How you can cut costs of holding demat accounts

Source: Live Mint
Do you have demat accounts with multiple brokers? Not only are you paying higher annual maintenance charges (AMCs), but these charges add up for every such account. But there is a way to lower this payout: open a basic services demat account (BDSA).
The annual maintenance charges of BDSA, introduced by market regulator Securities and Exchange Board of India (Sebi), is nil if the value of holding is up to ₹4 lakh. If it is more than ₹4 lakh, but less than ₹10 lakh, the annual charges are capped at ₹100. For more than ₹10 lakh, the brokers can levy regular AMC. If you have a delisted share, its value is pegged at zero.
However, to be eligible for BDSA, you must have only one demat account, where you are the sole or first holder.
The closure-cum-transfer facility offered by brokers allows you to consolidate your demat accounts. This facility is only allowed in cases of self-transfers. You first need to submit account closure forms to your respective brokers.
Mention the details of the target demat account; select the reason for closure as ‘consolidation of accounts’; and check the box that says balances in the account are to be ‘transferred to another account’.
You also have to submit a copy of the client master report (CMR) of the target demat account. The CMR copy is a digitally signed certificate issued by the brokers, which you can receive by making a simple request online.
Here are few other things to keep in mind.
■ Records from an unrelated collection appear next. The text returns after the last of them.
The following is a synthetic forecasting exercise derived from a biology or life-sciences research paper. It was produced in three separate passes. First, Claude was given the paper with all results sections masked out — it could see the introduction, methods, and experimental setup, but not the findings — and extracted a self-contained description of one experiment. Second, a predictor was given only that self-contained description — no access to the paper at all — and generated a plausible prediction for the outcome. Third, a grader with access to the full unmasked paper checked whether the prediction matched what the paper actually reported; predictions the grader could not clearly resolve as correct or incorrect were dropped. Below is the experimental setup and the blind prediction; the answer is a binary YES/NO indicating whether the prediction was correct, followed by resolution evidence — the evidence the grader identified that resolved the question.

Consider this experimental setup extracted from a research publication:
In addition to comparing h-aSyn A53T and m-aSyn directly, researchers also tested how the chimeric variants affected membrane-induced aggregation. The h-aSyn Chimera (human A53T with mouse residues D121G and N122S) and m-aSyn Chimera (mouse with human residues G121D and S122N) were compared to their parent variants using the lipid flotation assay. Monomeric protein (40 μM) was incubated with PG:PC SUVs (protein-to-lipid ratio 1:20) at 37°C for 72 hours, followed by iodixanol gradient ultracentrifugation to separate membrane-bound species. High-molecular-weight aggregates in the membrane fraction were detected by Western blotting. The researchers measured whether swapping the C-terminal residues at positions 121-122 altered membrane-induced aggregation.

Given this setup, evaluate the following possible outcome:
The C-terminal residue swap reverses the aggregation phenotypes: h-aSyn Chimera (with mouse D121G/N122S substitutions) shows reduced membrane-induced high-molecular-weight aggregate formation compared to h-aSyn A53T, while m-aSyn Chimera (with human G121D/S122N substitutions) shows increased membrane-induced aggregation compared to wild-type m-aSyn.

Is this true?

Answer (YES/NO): YES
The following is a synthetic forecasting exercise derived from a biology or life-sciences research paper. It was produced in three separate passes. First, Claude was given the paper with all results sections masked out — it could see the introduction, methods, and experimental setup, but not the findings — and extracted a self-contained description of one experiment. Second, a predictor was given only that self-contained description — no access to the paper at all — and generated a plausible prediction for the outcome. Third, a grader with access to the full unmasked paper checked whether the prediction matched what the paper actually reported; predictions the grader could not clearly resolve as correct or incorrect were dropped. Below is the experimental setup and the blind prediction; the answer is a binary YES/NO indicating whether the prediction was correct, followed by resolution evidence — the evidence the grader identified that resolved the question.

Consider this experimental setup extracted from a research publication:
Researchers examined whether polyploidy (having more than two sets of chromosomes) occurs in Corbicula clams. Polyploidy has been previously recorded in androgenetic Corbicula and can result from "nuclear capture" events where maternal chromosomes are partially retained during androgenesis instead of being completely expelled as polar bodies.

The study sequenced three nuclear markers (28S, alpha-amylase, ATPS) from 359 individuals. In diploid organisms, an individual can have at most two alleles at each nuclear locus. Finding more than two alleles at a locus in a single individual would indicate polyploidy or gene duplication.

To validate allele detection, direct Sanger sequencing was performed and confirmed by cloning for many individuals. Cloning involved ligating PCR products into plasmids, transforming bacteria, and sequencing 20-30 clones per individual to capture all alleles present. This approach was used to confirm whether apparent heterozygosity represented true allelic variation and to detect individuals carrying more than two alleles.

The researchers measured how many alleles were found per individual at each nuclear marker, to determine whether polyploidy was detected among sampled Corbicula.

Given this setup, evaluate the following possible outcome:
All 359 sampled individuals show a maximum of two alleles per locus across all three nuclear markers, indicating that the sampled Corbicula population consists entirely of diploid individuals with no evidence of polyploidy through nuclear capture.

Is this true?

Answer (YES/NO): NO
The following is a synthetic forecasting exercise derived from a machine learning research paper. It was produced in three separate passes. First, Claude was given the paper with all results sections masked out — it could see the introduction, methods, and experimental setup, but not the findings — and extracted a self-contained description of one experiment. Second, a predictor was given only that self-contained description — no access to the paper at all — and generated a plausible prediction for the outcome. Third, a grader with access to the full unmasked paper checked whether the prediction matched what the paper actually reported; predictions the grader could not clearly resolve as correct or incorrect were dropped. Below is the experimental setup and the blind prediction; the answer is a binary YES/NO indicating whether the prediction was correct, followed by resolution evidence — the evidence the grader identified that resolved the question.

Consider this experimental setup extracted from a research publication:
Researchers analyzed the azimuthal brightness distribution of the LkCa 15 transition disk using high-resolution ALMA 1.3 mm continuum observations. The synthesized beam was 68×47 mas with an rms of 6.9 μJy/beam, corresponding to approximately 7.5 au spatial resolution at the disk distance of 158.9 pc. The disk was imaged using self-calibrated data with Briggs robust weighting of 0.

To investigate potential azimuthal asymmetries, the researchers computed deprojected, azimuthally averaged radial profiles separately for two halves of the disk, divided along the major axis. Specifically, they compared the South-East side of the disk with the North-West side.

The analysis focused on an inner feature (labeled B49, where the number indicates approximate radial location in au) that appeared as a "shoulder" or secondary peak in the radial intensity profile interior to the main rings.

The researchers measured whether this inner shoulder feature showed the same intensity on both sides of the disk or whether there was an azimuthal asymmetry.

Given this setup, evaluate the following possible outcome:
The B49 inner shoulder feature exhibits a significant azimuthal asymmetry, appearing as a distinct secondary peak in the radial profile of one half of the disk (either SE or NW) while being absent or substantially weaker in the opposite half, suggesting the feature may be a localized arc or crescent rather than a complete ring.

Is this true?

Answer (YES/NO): NO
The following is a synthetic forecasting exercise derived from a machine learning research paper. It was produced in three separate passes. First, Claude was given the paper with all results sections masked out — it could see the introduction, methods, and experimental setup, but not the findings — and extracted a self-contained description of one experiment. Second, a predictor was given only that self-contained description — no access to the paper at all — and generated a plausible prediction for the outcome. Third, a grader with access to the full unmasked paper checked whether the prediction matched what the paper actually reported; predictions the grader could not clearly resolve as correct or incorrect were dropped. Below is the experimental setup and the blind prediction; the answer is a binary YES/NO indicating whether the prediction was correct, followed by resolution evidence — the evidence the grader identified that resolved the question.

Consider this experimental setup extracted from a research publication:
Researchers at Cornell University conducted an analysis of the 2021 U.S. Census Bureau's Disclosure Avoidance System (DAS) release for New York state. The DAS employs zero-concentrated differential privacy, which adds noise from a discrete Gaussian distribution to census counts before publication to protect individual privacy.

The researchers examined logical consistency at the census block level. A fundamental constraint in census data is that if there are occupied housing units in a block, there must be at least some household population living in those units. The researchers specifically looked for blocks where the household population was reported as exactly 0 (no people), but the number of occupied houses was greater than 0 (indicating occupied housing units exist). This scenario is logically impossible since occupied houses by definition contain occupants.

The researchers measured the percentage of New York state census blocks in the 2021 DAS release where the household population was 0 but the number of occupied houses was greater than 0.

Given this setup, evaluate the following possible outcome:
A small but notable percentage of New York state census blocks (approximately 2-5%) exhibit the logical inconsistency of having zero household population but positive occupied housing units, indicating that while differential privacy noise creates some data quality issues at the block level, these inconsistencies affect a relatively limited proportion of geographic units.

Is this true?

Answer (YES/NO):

If the shares are transferred between joint accounts, the sequence of the primary and secondary account holders in all accounts (source and target) must be the same. For example, if Mr. A is the primary holder and Mr. B is the secondary holder of the existing demat account. To transfer shares to their new joint demat account, Mr. A must be the primary and Mr. B the secondary holder of the new account.
Securities can be transferred only within the same beneficiary owner (BO) status–they can be transferred only from an individual account to an individual account and not from an individual account to a joint account, NRI or HUF account.